Congressman David Cicilline, D-Rhode Island, is vehemently against them.

“This is a president who has continued to try to weaponize the immigrant community and instill tremendous fear in the community, and I think that is incredibly disappointing,” he said Monday.

Cicilline says the president has political value in talking about immigration, rather than actually solving it.

Bristol County, Mass. Sheriff Thomas Hodgson, who’s been a continued outspoken advocate of hard-line immigration laws, said Monday the raid threat is about maintaining law and order.

For those who fault the separation of families in the current hard-line climate, Hodgson responded, “We have been separating families in the United States—American families—for generations. When people violated the law and chose to make a bad choice and were ordered to prison, then we separate them from their families.”
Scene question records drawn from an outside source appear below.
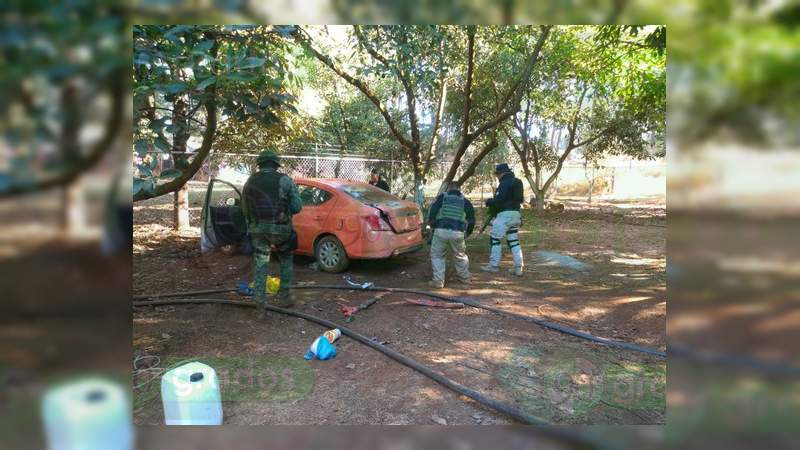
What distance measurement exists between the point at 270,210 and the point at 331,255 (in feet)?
5.89

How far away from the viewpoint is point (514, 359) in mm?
3750

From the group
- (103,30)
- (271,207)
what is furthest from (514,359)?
(103,30)

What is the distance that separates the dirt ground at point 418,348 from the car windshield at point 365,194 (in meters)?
1.15

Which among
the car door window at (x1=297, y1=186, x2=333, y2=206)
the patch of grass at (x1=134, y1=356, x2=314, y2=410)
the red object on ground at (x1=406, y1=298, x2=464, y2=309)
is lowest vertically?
the patch of grass at (x1=134, y1=356, x2=314, y2=410)

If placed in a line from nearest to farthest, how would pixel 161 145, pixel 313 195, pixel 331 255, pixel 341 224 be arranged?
1. pixel 161 145
2. pixel 341 224
3. pixel 331 255
4. pixel 313 195

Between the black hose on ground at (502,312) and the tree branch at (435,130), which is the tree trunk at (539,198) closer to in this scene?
the tree branch at (435,130)

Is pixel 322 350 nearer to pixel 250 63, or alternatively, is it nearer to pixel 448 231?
pixel 250 63

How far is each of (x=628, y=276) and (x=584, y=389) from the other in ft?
12.7

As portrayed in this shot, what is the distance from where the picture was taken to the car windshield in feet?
20.6

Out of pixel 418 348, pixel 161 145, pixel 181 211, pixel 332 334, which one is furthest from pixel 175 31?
pixel 181 211

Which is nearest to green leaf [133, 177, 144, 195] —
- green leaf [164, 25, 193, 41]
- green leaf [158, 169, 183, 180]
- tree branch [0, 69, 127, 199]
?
green leaf [158, 169, 183, 180]

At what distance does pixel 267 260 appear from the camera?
476 cm

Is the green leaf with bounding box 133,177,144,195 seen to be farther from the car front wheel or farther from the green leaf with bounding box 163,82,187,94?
the car front wheel

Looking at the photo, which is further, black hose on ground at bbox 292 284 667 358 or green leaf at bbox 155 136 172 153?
black hose on ground at bbox 292 284 667 358
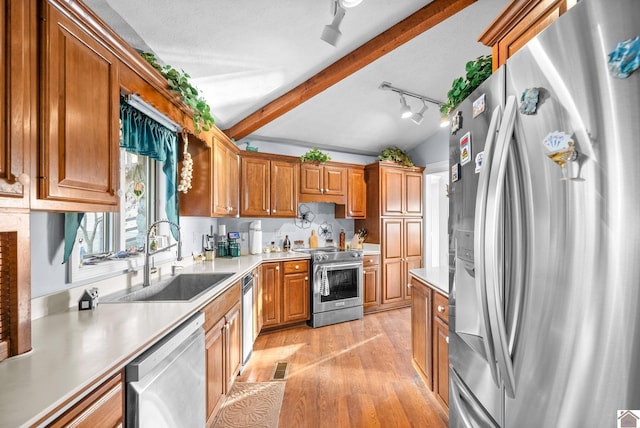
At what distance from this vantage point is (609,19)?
22.9 inches

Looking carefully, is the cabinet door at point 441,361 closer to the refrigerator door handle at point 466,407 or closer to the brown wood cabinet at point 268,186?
the refrigerator door handle at point 466,407

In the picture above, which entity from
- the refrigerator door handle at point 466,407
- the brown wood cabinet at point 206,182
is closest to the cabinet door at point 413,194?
the brown wood cabinet at point 206,182

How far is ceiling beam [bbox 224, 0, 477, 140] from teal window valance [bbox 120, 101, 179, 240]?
1.14 metres

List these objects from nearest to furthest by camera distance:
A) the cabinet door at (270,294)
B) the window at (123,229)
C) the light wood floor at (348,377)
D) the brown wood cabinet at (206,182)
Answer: the window at (123,229)
the light wood floor at (348,377)
the brown wood cabinet at (206,182)
the cabinet door at (270,294)

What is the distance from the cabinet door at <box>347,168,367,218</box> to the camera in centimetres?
428

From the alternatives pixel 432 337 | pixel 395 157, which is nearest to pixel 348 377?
pixel 432 337

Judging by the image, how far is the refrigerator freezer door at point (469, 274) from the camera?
96 centimetres

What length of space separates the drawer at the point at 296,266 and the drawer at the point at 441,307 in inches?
74.9

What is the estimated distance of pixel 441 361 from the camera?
1.79 m

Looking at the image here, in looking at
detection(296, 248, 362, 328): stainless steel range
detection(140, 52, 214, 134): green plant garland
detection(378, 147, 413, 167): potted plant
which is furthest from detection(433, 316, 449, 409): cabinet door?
detection(378, 147, 413, 167): potted plant

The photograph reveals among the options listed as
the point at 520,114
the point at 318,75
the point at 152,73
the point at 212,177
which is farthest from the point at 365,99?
the point at 520,114

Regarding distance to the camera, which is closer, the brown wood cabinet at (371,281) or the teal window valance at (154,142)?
the teal window valance at (154,142)

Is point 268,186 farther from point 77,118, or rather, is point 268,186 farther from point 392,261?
point 77,118

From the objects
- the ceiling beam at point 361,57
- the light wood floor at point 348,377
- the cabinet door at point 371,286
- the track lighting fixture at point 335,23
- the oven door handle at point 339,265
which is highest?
the ceiling beam at point 361,57
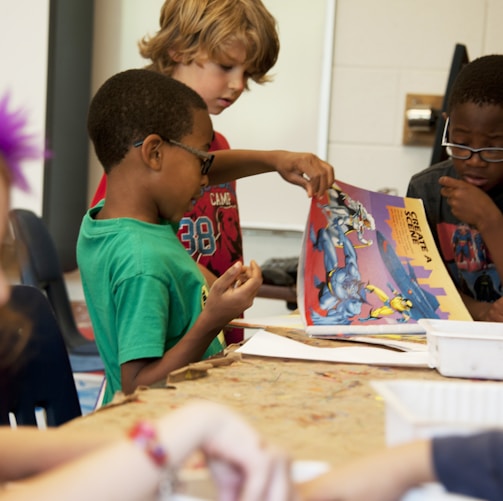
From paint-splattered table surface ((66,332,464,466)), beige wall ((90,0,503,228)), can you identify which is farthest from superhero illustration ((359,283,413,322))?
beige wall ((90,0,503,228))

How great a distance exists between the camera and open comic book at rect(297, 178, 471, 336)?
1.31 meters

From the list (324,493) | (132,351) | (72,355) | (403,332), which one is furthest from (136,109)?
(72,355)

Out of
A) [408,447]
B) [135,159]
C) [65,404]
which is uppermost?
[135,159]

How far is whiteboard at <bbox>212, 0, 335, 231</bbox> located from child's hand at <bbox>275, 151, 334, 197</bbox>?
1578 millimetres

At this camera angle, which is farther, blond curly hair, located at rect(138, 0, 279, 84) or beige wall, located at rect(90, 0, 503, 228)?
beige wall, located at rect(90, 0, 503, 228)

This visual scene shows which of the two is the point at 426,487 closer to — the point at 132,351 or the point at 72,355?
the point at 132,351

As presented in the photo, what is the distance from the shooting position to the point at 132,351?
1.12 meters

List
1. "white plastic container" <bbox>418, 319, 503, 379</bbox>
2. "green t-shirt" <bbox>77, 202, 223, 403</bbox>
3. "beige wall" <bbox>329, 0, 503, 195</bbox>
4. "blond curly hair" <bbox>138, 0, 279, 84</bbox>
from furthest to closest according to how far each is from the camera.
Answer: "beige wall" <bbox>329, 0, 503, 195</bbox> → "blond curly hair" <bbox>138, 0, 279, 84</bbox> → "green t-shirt" <bbox>77, 202, 223, 403</bbox> → "white plastic container" <bbox>418, 319, 503, 379</bbox>

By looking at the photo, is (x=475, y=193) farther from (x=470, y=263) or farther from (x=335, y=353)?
(x=335, y=353)

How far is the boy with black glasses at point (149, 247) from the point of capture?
3.71 ft

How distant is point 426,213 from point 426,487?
1084mm

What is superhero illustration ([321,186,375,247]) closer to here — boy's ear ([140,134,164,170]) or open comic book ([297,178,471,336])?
open comic book ([297,178,471,336])

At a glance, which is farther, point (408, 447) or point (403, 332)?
point (403, 332)

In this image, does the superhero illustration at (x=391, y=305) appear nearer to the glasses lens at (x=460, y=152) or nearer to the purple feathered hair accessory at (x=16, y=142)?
the glasses lens at (x=460, y=152)
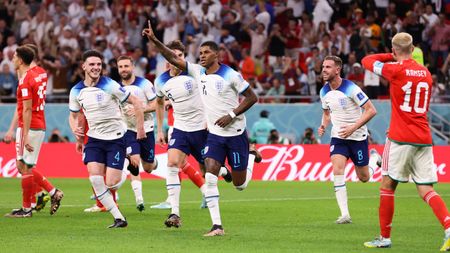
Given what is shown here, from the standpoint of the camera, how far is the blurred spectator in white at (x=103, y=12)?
36.2m

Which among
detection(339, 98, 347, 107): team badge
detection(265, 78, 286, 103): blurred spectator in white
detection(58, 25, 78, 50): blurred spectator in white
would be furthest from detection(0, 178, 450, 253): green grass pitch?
detection(58, 25, 78, 50): blurred spectator in white

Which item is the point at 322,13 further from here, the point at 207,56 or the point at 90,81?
the point at 207,56

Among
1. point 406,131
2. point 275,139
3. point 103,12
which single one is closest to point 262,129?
point 275,139

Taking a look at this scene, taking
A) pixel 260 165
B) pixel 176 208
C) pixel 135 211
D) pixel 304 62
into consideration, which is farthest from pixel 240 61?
pixel 176 208

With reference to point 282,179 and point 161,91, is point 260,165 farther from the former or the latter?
point 161,91

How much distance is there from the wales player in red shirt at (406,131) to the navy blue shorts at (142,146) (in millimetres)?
6965

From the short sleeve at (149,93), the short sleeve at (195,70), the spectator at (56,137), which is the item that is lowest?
the spectator at (56,137)

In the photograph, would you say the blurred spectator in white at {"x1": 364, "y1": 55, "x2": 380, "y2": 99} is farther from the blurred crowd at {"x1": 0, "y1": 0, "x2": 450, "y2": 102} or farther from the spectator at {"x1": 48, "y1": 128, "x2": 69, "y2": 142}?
the spectator at {"x1": 48, "y1": 128, "x2": 69, "y2": 142}

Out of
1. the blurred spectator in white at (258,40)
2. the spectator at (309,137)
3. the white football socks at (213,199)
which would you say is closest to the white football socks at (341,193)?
the white football socks at (213,199)

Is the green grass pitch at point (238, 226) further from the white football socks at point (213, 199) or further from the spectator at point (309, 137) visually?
the spectator at point (309, 137)

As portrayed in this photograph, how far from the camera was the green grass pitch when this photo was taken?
13539 millimetres

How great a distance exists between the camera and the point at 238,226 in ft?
53.2

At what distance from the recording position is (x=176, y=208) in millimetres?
15914

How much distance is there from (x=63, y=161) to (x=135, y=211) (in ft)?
37.2
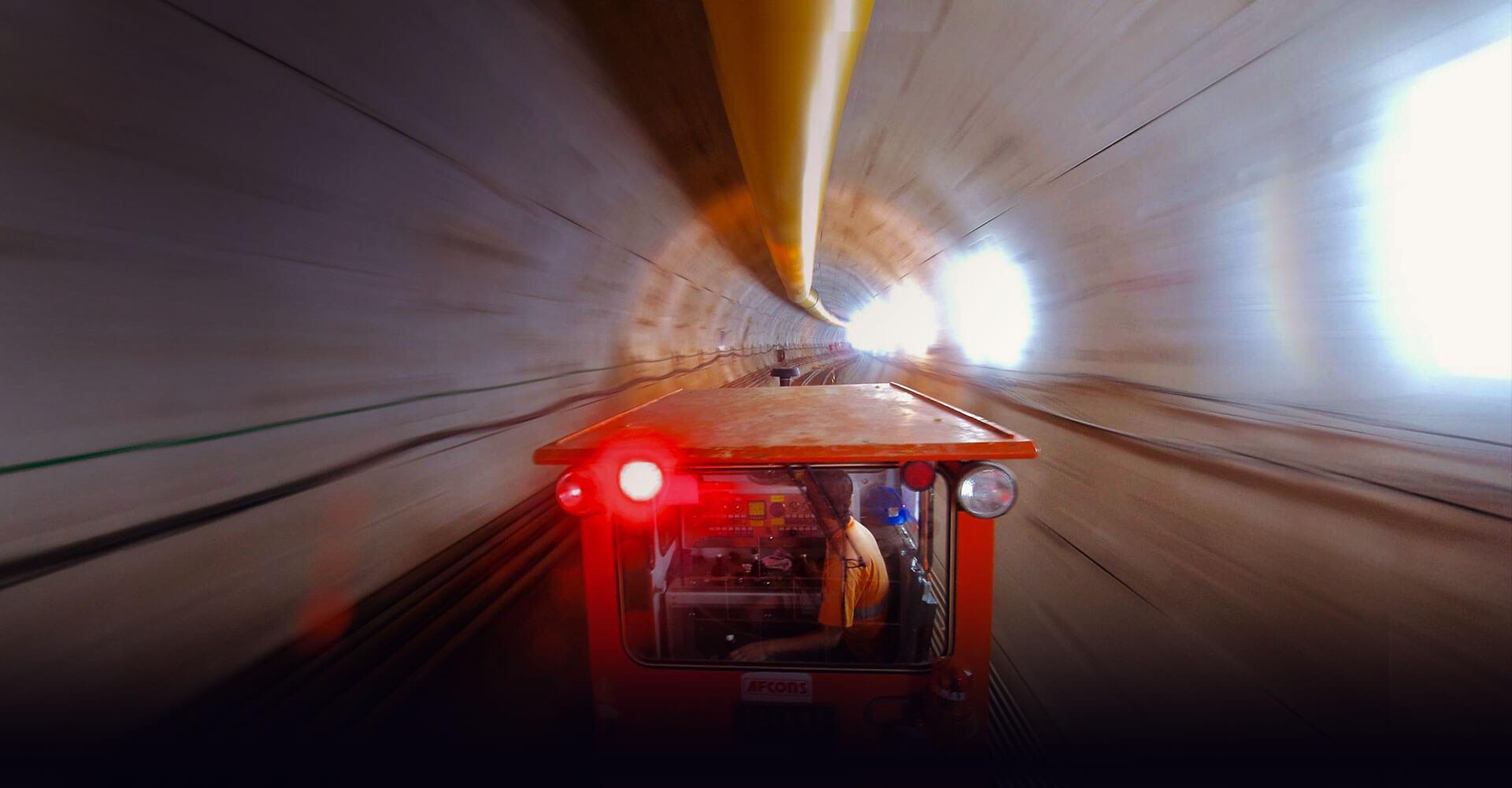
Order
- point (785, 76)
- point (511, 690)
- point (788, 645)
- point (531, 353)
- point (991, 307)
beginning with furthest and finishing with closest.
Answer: point (991, 307) → point (531, 353) → point (511, 690) → point (785, 76) → point (788, 645)

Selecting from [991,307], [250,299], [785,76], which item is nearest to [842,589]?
[785,76]

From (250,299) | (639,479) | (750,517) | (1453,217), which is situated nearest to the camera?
(1453,217)

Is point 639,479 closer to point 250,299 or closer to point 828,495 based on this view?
point 828,495

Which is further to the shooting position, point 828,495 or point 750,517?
point 750,517

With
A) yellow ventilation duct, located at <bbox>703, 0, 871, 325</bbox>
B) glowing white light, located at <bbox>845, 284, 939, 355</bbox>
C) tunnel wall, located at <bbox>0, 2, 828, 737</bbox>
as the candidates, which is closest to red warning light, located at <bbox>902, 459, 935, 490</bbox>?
yellow ventilation duct, located at <bbox>703, 0, 871, 325</bbox>

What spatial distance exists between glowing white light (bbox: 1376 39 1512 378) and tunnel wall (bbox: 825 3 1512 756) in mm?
51

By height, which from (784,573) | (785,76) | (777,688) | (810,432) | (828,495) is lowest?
(777,688)

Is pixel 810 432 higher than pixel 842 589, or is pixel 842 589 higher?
pixel 810 432

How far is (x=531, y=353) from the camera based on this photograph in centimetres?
451

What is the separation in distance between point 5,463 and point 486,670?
2.53 metres

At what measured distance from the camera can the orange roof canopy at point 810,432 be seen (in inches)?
69.9

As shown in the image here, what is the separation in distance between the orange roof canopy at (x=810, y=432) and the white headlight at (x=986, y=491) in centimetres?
9

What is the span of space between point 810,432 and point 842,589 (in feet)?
2.38

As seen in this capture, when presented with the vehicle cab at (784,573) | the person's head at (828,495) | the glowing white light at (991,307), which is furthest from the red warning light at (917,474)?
the glowing white light at (991,307)
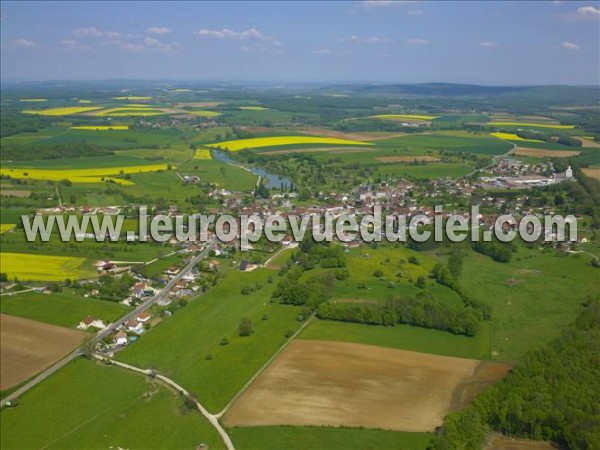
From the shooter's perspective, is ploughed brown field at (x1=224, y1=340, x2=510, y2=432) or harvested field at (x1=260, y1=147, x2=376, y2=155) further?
harvested field at (x1=260, y1=147, x2=376, y2=155)

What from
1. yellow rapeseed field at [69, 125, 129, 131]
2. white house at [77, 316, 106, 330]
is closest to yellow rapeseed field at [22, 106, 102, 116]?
yellow rapeseed field at [69, 125, 129, 131]

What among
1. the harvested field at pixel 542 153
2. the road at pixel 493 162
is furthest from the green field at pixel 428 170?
the harvested field at pixel 542 153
Hodgson also said more than a hundred of his fellow sheriffs around the country are planning to take part in a rally in Washington, D.C. in September supporting the hard-line on immigration.

The White House says about 2,000 people are believed to be targeted by the raids.

Acting ICE Director Matthew Albence said Sunday the operations target those who pose a threat to public safety.

“We are doing targeted enforcement actions against specific individuals who have had their day in immigration court and have been ordered removed by an immigration judge,” he told Fox News.

The Trump administration announced Monday that asylum seekers will be required to apply for protection in at least one country they crossed while en route to the United States. Otherwise, they will be blocked.